Press Clippings

Reserves Called out

Members of the National Reserves, like these from the
Third Battalion of the Jamaica Regiment, have been called out for duties.

The Jamaica Defence Force (JDF) last night called out the entire National Reserves, apparently in a move to bolster the numbers of soldiers available for duty ahead of a fresh attempt by the beleaguered security forces to launch another attack against rising crime in the country.

In its call out notice last night, the JDF instructed all active members of the reserves — infantry, air wing and coast guard — to report for duty at their respective headquarters by 7:30 tomorrow.   The call-up is for a month, stretching up to November 9.

“All members of the first class of the National Reserve are required by law to report for duty for the period specified,” the army headquarters said in a statement. “The Jamaica Defence Force thanks all employers for their understanding and co-operation in making available for national duty all military personnel in their employment.”  

The reserves are largely weekend soldiers, but last night the JDF’s public information officer.
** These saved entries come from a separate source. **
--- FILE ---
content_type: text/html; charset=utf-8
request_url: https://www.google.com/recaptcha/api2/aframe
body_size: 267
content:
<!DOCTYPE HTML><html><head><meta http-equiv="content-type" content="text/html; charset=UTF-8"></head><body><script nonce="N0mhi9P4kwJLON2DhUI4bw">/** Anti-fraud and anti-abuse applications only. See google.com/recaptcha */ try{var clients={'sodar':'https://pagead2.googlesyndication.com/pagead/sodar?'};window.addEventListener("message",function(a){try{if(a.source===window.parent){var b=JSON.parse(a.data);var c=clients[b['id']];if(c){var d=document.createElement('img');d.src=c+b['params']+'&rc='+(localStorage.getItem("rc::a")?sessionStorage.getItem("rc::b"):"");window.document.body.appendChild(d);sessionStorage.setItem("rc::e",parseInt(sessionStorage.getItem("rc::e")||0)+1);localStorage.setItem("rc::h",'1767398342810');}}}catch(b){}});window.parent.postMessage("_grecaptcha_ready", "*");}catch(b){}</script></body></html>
Captain Charlene Steer could not say how many active members there were. 

Neither would she speculate on the reason for the call-up, which was not mentioned in the statement.

However, the 3,000-member JDF and the 7,000-member police force have been under increased pressure in recent months in the face of an outbreak of violence in several sections of Kingston that has severely stretched their resources.

Much of the violence is widely held to be related to politics and there are fears that the situation could worsen as the island comes closer to a general election, expected towards the end of next year.

But the bulk of Jamaica’s violence, which has already cost nearly 900 lives this year, is the result of squabbles between gangs mostly in inner-city communities, the protection of drug turf and domestic disputes between poor, under-educated young men.

“We are severely stretched by the incessant crime and violence,” a senior police officer conceded Tuesday at the scene of the murder of Corporal Michael Sutherland, the 12th police officer to have been killed this year. Sutherland, 32, was shot dead at his home at Federal Road, in the lower Barbican area, near Grants Pen in Kingston.

Jamaican commentators have increasingly branded the kind of violence in the country as terrorism, fuelled in part by the narcotics trade, and yesterday a number of legislators agreed on the need for specific legislation dealing with terrorism.

“The agreement is that we move urgently to bring the passage of appropriate legislation aimed at terrorism (and) that we develop an anti-terrorism bill to be considered by Parliament,” the national security minister, K D Knight, said at a sitting of a parliamentary committee reviewing a bill to make wiretaps and other communication intercepts legal in specific circumstances.

One of those circumstances is in the case of terrorism which the bill defines as “any act involving the use of violence by a person, which, by reason of its nature and extent, is calculated to create a state of fear in the public or any section of the public”.

But Professor Trevor Munroe felt that definition was narrow and said there was an urgent need for “statute, which embraces a broader definition of terrorism”.

It has become, over the past two decades, almost the norm for JDF soldiers to patrol with the police in the toughest inner-city communities, but in July during widespread unrest after the West Kingston violence, Prime Minister P J Patterson announced that he had triggered Section 9 of the Defence Act, allowing for the deployment of the army with similar powers to the police.

The aim, the government said at the time, was for the JDF to concentrate on the enforcement of curfews and cordons freeing the police for other crime fighting work.  Additionally, the JDF was to have engaged in “rigorous search in any area where there is reason to believe illegal weapons and ammunition are held, stored or hidden”.

Security analysts say that part of the problem facing the JDF has been its inability to make the its members available for this kind  of security work in the numbers expected.

For more than a year and a half, for instance JDF soldiers have been providing the bulk of security at the islands prisons after the government suspended nearly 800 prison warders who had gone on what the administration saw as an illegal strike, in breach of the essential services law.